#### [Description of the task]
With all images omitted, write out the records word for word.

:: The data ::

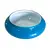 Foto de um(a) Antigo Bowl Art Deco Em Murano Leitoso Opalina Azul, da categoria de Centro de mesa. Altura 5cm Diâmetro 14cm. Vendido no marketplace Trésors.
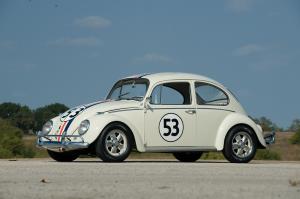 Volkswagen Beetle 1967 года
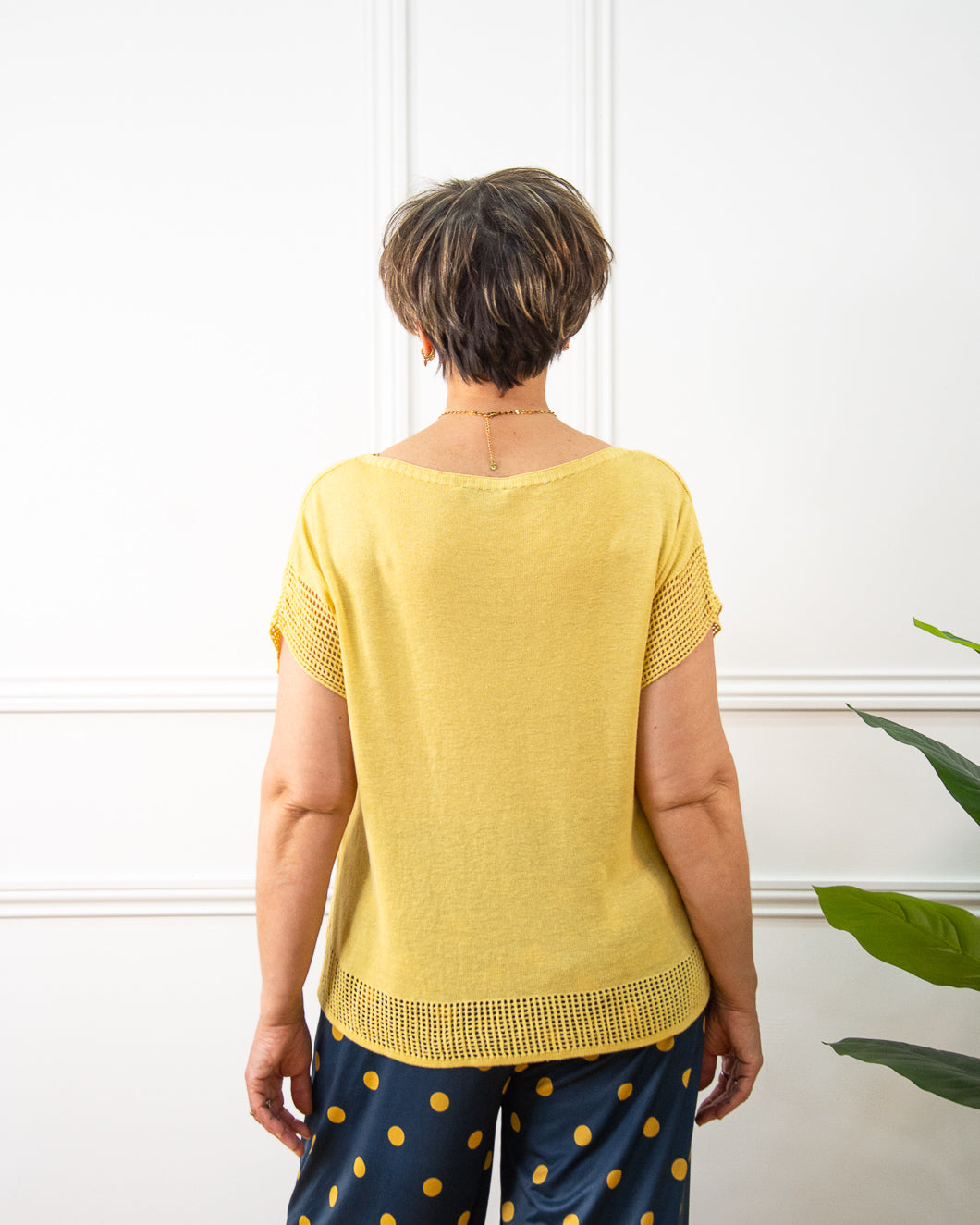 JERSEY SAKURA AMARILLO
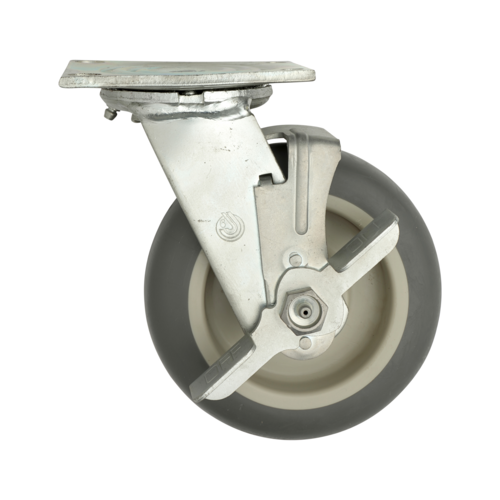 Metro C6DBA Casters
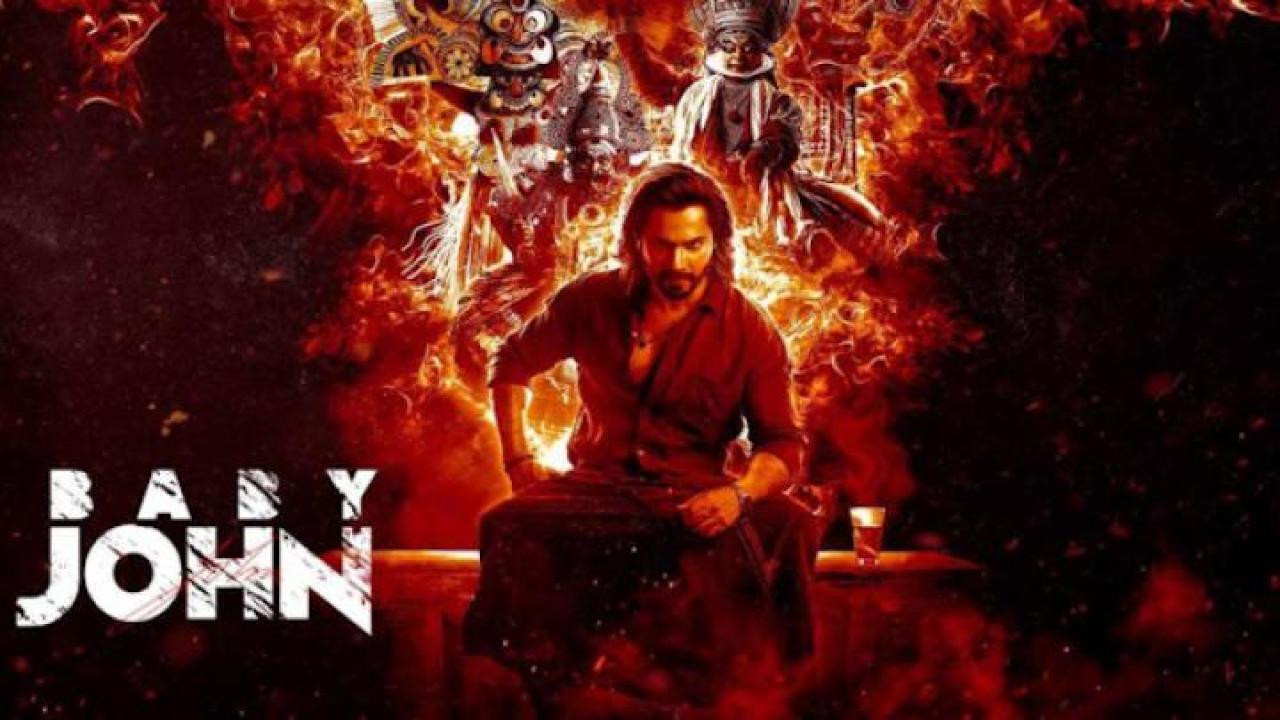 مشاهدة فيلم Baby John 2024 مترجم ايجي بست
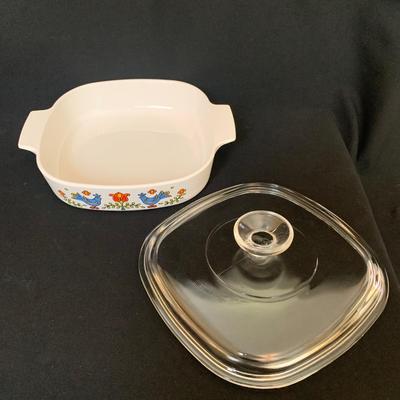 Selection of Corningware, incl. Vintage 'Country Festival' (K-KW)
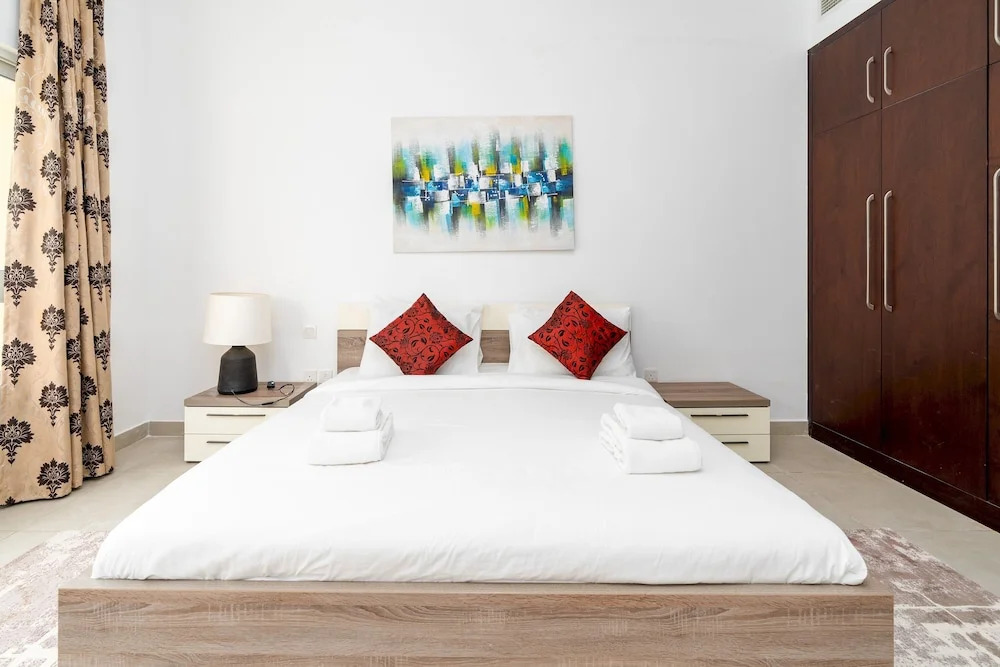 Luxury 5B Villa Private Garden in Ras Al Khaimah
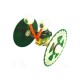 DIY Educational Electric Disk Robot Scientific Invention Toys DIY Educational Electric Disk Robot Scientific Invention Toys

:::

#### [Answer to the exercise]
 Foto de um(a) Antigo Bowl Art Deco Em Murano Leitoso Opalina Azul, da categoria de Centro de mesa. Altura 5cm Diâmetro 14cm. Vendido no marketplace Trésors.
 Volkswagen Beetle 1967 года
 JERSEY SAKURA AMARILLO
 Metro C6DBA Casters
 مشاهدة فيلم Baby John 2024 مترجم ايجي بست
 Selection of Corningware, incl. Vintage 'Country Festival' (K-KW)
 Luxury 5B Villa Private Garden in Ras Al Khaimah
 DIY Educational Electric Disk Robot Scientific Invention Toys DIY Educational Electric Disk Robot Scientific Invention Toys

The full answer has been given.